Да-с, именно. Ты ведь хочешь радоваться жизни. Душа того привычно требует. А с некоторых пор что-то не очень получается. А бывает – очень не получается. Дискомфорт! Будь так кисло с самого начала (как у некоторых твоих ровесников), всё было бы и теперь не так болезненно. Но изначально столько всего было дано тебе, человечку этакому. Микромир твой унаследовал от предков неплохое здоровье – вон, даже тиф тебя не взял. Через что только они не прошли, с ума сойти, а передали по эстафете жизнелюбие и радость восприятия всего сущего. Ты ведь жизнелюб?
— Ну… вообще-то да.
Есть, есть у тебя привычка к радости жизни. Прицепилась с первых шагов и до сих пор не отпускает. Весёлый ты человечек.
— Был…
А сейчас, знаешь как бы я тебя квалифицировал? Унылый весельчак. Почему это? Только без обид, между нами. Мы ведь – свои люди. Ну, давай вникнем. Как это обычно бывает и с другими сопливыми удачниками, привычка к мажору мироощущения сложилась в более-менее благополучном раннем детстве. Так светло-радостно воспринимался тобой и макромир. Сын победы, младшенький в семье. А семья-то какая! А город-то какой! А страна-то какая! Отсюда и вера в то, что жизнь должна быть радостной-счастливой. Ну, попросту обязана. Это как бы само собой разумелось, не вызывало сомнений и не требовало подведения историко-теоретической базы. С самой страшной войной в истории человечества ты случайно и счастливо разминулся. Впритык. Родись ты, как старший брат, всего-то на двенадцать лет раньше – представляешь, какие бы факторы формировали твоё мироощущение? Но проклюнулся ты в социум после всего. Да ещё и в том месте, где уже часто играла музыка, иногда одевались чисто и нарядно. Ритмично завтракали-обедали-ужинали. Не свистели пули, не гремели бомбы, пот и кровь не лились, как водица. Смерть-погибель в твоём поле зрения были исключением. Цены снижались, а сама жизнь человека, бывшая ещё недавно дешевле воробья, заметно подорожала. Не говоря уже о том, что у тебя не было ровнёхонько никаких обязанностей – одни права. Чудом кукольным ты был для сотрясённых окружающих – вызывал у них умилительные настроения. Как бы их ни сотрясало, ни пожгло-поконтузило, как бы ни ожесточились их сердца – а древнейшая потребность радоваться-умиляться пробивалась. Проще всего удовлетворять её было в твой адрес. И умиление это ты, естественно, ощущал-принимал вполне законно. Как бы само собой. Другого нне видел. Чем не счастье?

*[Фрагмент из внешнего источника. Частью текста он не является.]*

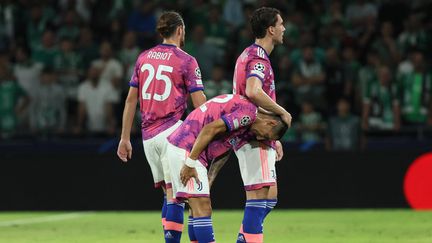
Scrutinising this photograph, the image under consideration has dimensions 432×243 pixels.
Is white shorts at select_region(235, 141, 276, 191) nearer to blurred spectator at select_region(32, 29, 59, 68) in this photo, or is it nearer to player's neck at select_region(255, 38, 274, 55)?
player's neck at select_region(255, 38, 274, 55)

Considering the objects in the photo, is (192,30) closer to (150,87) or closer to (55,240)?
(55,240)

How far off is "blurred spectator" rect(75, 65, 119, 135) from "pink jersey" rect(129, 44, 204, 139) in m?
7.58

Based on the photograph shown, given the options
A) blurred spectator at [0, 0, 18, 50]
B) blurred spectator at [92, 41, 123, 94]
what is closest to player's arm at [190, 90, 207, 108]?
blurred spectator at [92, 41, 123, 94]

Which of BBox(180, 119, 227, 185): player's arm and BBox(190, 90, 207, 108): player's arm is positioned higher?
BBox(190, 90, 207, 108): player's arm

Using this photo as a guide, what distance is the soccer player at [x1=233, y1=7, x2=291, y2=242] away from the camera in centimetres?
788

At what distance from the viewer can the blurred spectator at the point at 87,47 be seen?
1706cm

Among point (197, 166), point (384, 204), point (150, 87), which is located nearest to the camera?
point (197, 166)

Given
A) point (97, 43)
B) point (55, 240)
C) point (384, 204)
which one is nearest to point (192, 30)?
point (97, 43)

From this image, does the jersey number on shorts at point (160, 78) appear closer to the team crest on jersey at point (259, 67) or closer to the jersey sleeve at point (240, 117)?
the team crest on jersey at point (259, 67)

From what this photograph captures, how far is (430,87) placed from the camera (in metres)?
15.4

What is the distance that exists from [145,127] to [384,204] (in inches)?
278

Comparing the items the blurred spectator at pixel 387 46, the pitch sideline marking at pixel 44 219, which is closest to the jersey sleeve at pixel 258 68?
the pitch sideline marking at pixel 44 219

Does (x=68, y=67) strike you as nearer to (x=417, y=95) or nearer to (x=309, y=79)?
(x=309, y=79)

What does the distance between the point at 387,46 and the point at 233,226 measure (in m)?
5.31
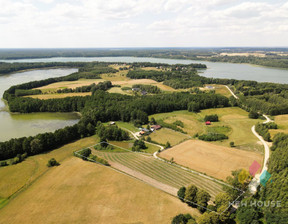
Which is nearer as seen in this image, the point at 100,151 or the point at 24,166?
the point at 24,166

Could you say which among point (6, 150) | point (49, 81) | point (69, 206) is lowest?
point (69, 206)

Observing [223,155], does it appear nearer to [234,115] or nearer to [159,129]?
[159,129]

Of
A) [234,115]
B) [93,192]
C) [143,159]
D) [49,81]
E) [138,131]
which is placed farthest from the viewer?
[49,81]

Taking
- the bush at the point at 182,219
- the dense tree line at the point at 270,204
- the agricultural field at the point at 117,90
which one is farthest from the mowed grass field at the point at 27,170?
the agricultural field at the point at 117,90

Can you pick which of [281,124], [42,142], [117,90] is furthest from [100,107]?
[281,124]

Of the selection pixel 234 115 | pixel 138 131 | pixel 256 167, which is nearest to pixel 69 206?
pixel 138 131

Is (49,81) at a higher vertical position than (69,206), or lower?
higher

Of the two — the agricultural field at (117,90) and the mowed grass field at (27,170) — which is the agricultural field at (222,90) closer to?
the agricultural field at (117,90)

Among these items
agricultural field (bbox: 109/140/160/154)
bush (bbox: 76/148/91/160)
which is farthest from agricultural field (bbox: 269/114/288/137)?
bush (bbox: 76/148/91/160)
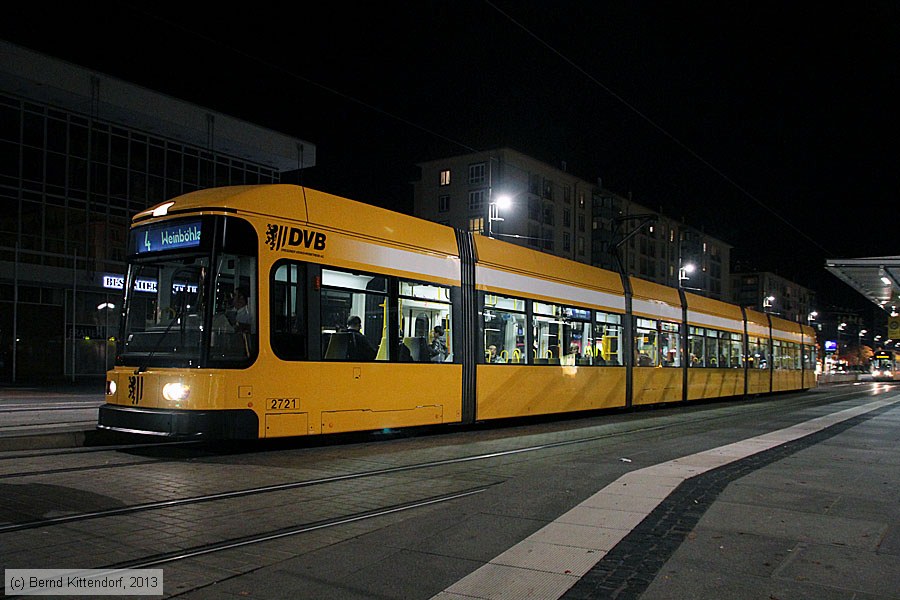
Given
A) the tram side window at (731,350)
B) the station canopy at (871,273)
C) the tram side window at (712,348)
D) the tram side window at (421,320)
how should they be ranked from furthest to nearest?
the tram side window at (731,350), the tram side window at (712,348), the station canopy at (871,273), the tram side window at (421,320)

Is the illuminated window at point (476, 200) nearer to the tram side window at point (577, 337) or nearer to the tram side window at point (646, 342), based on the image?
the tram side window at point (646, 342)

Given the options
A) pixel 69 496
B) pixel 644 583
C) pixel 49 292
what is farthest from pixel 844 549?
pixel 49 292

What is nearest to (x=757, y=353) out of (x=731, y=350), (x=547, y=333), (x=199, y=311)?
(x=731, y=350)

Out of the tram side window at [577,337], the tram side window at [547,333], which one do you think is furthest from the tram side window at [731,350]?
the tram side window at [547,333]

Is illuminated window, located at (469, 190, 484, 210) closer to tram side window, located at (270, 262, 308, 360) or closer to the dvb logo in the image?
the dvb logo

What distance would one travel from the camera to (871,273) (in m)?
25.4

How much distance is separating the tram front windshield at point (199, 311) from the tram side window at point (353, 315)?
1.32m

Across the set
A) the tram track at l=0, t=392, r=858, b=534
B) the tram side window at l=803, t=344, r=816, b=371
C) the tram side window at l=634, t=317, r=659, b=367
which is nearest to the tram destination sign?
the tram track at l=0, t=392, r=858, b=534

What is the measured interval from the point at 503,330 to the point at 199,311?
22.7 feet

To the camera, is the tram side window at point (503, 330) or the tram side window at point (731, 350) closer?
the tram side window at point (503, 330)

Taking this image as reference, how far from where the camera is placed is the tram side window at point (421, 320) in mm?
12891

Довольно быстро ты узнал о том, чем плачено за счастье это. Об этом пелось, говорилось, писалось-читалось-рисовалось днём и ночью — на что тратились народные миллиарды. Миру-мир. Войне не бывать. Твоя страна – оплот мира и лучшая в нём. Но на всякий случай наша армия – всех сильней. Только здесь у нас нет угнетённых бедняков и богачей-капиталистов. Всё принадлежит всем нам, народу. Единственный привилегированный класс – дети. К тому же ко всему лично твоя семья самая солидная в доме и очевидно уважаема. А где-то там, впереди – вообще коммунизм. Вот и стало быть, жизнь, в которую ты явился после всего, и должна-обязана быть счастливой. Логично? В общем-то да. Но между праздничной-идейно-публицистической и повседневной логикой даже ты, несмышлёныш, иногда ощущал некий люфт. Видимо, в реестр наследства ты получил и особое устройство – некую чувствительность, выше средней разрешающую способность мировосприятия. Что в потенциале могло развиться в тонкий слух, ясный взор, в общем – хорошую органолептику. То есть, открыть тебе двери в изобразительное и (или) музыкальное искусство, в науку, в литературу и прочую элиту. Могло, хотя и не гарантировало – одних данных мало. Нужно ещё и стечение обстоятельств, позволяющих эти дары природы развить. Что мало зависит от их носителей в детстве и отрочестве. Нужен спрос в обществе на это, задающий социальную моду. Нужно внимание сильных разумных взрослых, их доброжелательность и понимание подобных ценностей. Что может привести к соответствующей учёбе и элитарному же профессионализму, не мыслимому без изначальных данных и соответствующего ремесла. А такие взрослые даны не всем детям…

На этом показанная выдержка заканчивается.